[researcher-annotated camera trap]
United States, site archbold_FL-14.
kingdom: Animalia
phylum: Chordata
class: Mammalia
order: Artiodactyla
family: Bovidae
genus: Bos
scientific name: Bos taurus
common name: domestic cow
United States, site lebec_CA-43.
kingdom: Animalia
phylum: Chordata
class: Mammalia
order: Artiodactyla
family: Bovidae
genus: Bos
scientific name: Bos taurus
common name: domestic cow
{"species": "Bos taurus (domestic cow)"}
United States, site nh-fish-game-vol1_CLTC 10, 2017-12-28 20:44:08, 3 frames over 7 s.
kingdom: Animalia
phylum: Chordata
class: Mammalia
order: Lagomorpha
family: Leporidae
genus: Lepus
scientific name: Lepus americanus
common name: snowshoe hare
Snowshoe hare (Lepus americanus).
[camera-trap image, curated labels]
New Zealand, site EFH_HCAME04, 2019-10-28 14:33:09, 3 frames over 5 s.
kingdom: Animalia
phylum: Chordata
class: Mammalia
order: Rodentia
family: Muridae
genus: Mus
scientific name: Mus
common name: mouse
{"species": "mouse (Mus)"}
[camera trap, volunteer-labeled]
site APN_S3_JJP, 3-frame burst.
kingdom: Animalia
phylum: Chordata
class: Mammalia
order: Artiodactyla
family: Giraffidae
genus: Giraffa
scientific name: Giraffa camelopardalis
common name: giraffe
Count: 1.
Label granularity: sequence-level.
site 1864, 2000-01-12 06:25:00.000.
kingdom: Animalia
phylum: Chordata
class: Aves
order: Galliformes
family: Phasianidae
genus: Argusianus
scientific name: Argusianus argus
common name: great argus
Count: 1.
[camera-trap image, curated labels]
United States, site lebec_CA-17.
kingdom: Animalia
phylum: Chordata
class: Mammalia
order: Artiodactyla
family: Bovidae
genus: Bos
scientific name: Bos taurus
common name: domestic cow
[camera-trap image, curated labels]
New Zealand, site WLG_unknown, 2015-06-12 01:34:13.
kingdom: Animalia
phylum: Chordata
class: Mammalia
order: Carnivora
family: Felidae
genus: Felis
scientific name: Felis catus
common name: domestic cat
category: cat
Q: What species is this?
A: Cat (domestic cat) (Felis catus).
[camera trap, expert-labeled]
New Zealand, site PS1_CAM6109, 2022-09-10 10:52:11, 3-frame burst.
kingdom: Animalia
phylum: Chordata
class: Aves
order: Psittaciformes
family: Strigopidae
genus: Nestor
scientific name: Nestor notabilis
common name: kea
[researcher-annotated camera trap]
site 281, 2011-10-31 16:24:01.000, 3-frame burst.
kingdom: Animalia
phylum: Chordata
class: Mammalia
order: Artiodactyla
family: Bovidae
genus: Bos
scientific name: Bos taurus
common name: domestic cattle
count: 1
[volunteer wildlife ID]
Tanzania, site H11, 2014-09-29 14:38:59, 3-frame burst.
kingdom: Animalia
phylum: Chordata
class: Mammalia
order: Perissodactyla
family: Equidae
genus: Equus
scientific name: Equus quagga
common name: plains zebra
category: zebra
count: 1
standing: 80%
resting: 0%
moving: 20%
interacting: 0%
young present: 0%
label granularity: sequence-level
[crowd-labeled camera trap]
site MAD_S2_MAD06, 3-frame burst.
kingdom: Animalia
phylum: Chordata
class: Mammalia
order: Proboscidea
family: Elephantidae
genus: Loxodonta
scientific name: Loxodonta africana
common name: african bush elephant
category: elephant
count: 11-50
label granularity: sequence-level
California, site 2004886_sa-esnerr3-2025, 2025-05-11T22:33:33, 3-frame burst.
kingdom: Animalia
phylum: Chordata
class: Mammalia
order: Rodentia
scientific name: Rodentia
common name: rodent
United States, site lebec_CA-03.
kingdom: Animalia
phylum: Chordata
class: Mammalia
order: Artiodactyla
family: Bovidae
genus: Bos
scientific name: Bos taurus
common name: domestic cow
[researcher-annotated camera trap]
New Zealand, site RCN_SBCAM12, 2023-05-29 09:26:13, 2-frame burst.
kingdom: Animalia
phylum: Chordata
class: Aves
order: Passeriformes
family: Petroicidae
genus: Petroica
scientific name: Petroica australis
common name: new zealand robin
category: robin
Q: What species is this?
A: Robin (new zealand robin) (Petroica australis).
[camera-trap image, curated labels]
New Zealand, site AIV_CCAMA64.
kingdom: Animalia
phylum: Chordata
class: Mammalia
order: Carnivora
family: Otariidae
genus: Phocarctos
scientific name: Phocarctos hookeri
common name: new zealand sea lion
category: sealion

• Task requirements: Across the whole listing above, tally each line where the string "category" occurs, and give the number and nothing more.

• Expected answer: 5